Records from a dataset:
----
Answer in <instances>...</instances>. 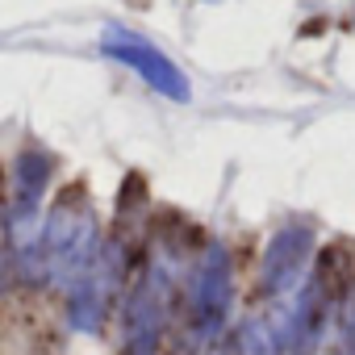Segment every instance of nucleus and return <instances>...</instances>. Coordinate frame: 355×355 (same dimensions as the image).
<instances>
[{
    "label": "nucleus",
    "mask_w": 355,
    "mask_h": 355,
    "mask_svg": "<svg viewBox=\"0 0 355 355\" xmlns=\"http://www.w3.org/2000/svg\"><path fill=\"white\" fill-rule=\"evenodd\" d=\"M234 297V268L230 251L222 243H209L180 293V330H175V355H197L201 347H214Z\"/></svg>",
    "instance_id": "obj_2"
},
{
    "label": "nucleus",
    "mask_w": 355,
    "mask_h": 355,
    "mask_svg": "<svg viewBox=\"0 0 355 355\" xmlns=\"http://www.w3.org/2000/svg\"><path fill=\"white\" fill-rule=\"evenodd\" d=\"M334 355H355V297H351V305H343V313H338V343H334Z\"/></svg>",
    "instance_id": "obj_8"
},
{
    "label": "nucleus",
    "mask_w": 355,
    "mask_h": 355,
    "mask_svg": "<svg viewBox=\"0 0 355 355\" xmlns=\"http://www.w3.org/2000/svg\"><path fill=\"white\" fill-rule=\"evenodd\" d=\"M309 259H313V226L309 222H284L268 239L263 268H259V288L268 297H284L288 288L301 284Z\"/></svg>",
    "instance_id": "obj_6"
},
{
    "label": "nucleus",
    "mask_w": 355,
    "mask_h": 355,
    "mask_svg": "<svg viewBox=\"0 0 355 355\" xmlns=\"http://www.w3.org/2000/svg\"><path fill=\"white\" fill-rule=\"evenodd\" d=\"M125 284V247L121 239H101L80 276L67 284V326L76 334H101Z\"/></svg>",
    "instance_id": "obj_4"
},
{
    "label": "nucleus",
    "mask_w": 355,
    "mask_h": 355,
    "mask_svg": "<svg viewBox=\"0 0 355 355\" xmlns=\"http://www.w3.org/2000/svg\"><path fill=\"white\" fill-rule=\"evenodd\" d=\"M171 293H175V251L159 247L142 263V272L130 284L125 305H121V347H125V355H159L163 351Z\"/></svg>",
    "instance_id": "obj_3"
},
{
    "label": "nucleus",
    "mask_w": 355,
    "mask_h": 355,
    "mask_svg": "<svg viewBox=\"0 0 355 355\" xmlns=\"http://www.w3.org/2000/svg\"><path fill=\"white\" fill-rule=\"evenodd\" d=\"M96 243H101L96 209H92L88 193L76 184L46 214L34 255L26 263H17L9 276H21L26 284H71L80 276V268L88 263V255L96 251Z\"/></svg>",
    "instance_id": "obj_1"
},
{
    "label": "nucleus",
    "mask_w": 355,
    "mask_h": 355,
    "mask_svg": "<svg viewBox=\"0 0 355 355\" xmlns=\"http://www.w3.org/2000/svg\"><path fill=\"white\" fill-rule=\"evenodd\" d=\"M334 268H338L334 255H326L318 268H309L297 301L280 318L284 322V355H318V347L330 330V318H334V301H338V272Z\"/></svg>",
    "instance_id": "obj_5"
},
{
    "label": "nucleus",
    "mask_w": 355,
    "mask_h": 355,
    "mask_svg": "<svg viewBox=\"0 0 355 355\" xmlns=\"http://www.w3.org/2000/svg\"><path fill=\"white\" fill-rule=\"evenodd\" d=\"M105 55H113L117 63H125V67H134L155 92H163L167 101H189L193 96V88H189V76L175 67L167 55H159L150 42H142V38H130V34H121V30H113L109 38H105Z\"/></svg>",
    "instance_id": "obj_7"
},
{
    "label": "nucleus",
    "mask_w": 355,
    "mask_h": 355,
    "mask_svg": "<svg viewBox=\"0 0 355 355\" xmlns=\"http://www.w3.org/2000/svg\"><path fill=\"white\" fill-rule=\"evenodd\" d=\"M209 355H247V351H243L239 334H226V338H218V343L209 347Z\"/></svg>",
    "instance_id": "obj_9"
}]
</instances>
----
Gather every line of the records above that contains the word "http". Uppercase and lowercase letters must match.

    "mask_svg": "<svg viewBox=\"0 0 355 355\" xmlns=\"http://www.w3.org/2000/svg\"><path fill=\"white\" fill-rule=\"evenodd\" d=\"M234 297V268L230 251L222 243H209L180 293V330H175V355H197L201 347H214Z\"/></svg>",
    "mask_svg": "<svg viewBox=\"0 0 355 355\" xmlns=\"http://www.w3.org/2000/svg\"><path fill=\"white\" fill-rule=\"evenodd\" d=\"M334 355H355V297H351V305H343V313H338V343H334Z\"/></svg>",
    "mask_svg": "<svg viewBox=\"0 0 355 355\" xmlns=\"http://www.w3.org/2000/svg\"><path fill=\"white\" fill-rule=\"evenodd\" d=\"M309 259H313V226L309 222H284L268 239L263 268H259V288L268 297H284L288 288L301 284Z\"/></svg>",
    "mask_svg": "<svg viewBox=\"0 0 355 355\" xmlns=\"http://www.w3.org/2000/svg\"><path fill=\"white\" fill-rule=\"evenodd\" d=\"M125 284V247L121 239H101L80 276L67 284V326L76 334H101Z\"/></svg>",
    "mask_svg": "<svg viewBox=\"0 0 355 355\" xmlns=\"http://www.w3.org/2000/svg\"><path fill=\"white\" fill-rule=\"evenodd\" d=\"M171 293H175V251L159 247L142 263V272L130 284L125 305H121V347H125V355H159L163 351Z\"/></svg>",
    "mask_svg": "<svg viewBox=\"0 0 355 355\" xmlns=\"http://www.w3.org/2000/svg\"><path fill=\"white\" fill-rule=\"evenodd\" d=\"M96 243H101L96 209H92L88 193L76 184L46 214L34 255L26 263H17L9 276H21L26 284H71L80 276V268L88 263V255L96 251Z\"/></svg>",
    "mask_svg": "<svg viewBox=\"0 0 355 355\" xmlns=\"http://www.w3.org/2000/svg\"><path fill=\"white\" fill-rule=\"evenodd\" d=\"M334 268H338L334 255H326L318 268H309L297 301L280 318L284 322V355H318V347L330 330V318H334V301H338V272Z\"/></svg>",
    "mask_svg": "<svg viewBox=\"0 0 355 355\" xmlns=\"http://www.w3.org/2000/svg\"><path fill=\"white\" fill-rule=\"evenodd\" d=\"M105 55H113L117 63H125V67H134L155 92H163L167 101H189L193 96V88H189V76L175 67L167 55H159L150 42H142V38H130V34H121V30H113L109 38H105Z\"/></svg>",
    "mask_svg": "<svg viewBox=\"0 0 355 355\" xmlns=\"http://www.w3.org/2000/svg\"><path fill=\"white\" fill-rule=\"evenodd\" d=\"M209 355H247V351H243L239 334H226V338H218V343L209 347Z\"/></svg>",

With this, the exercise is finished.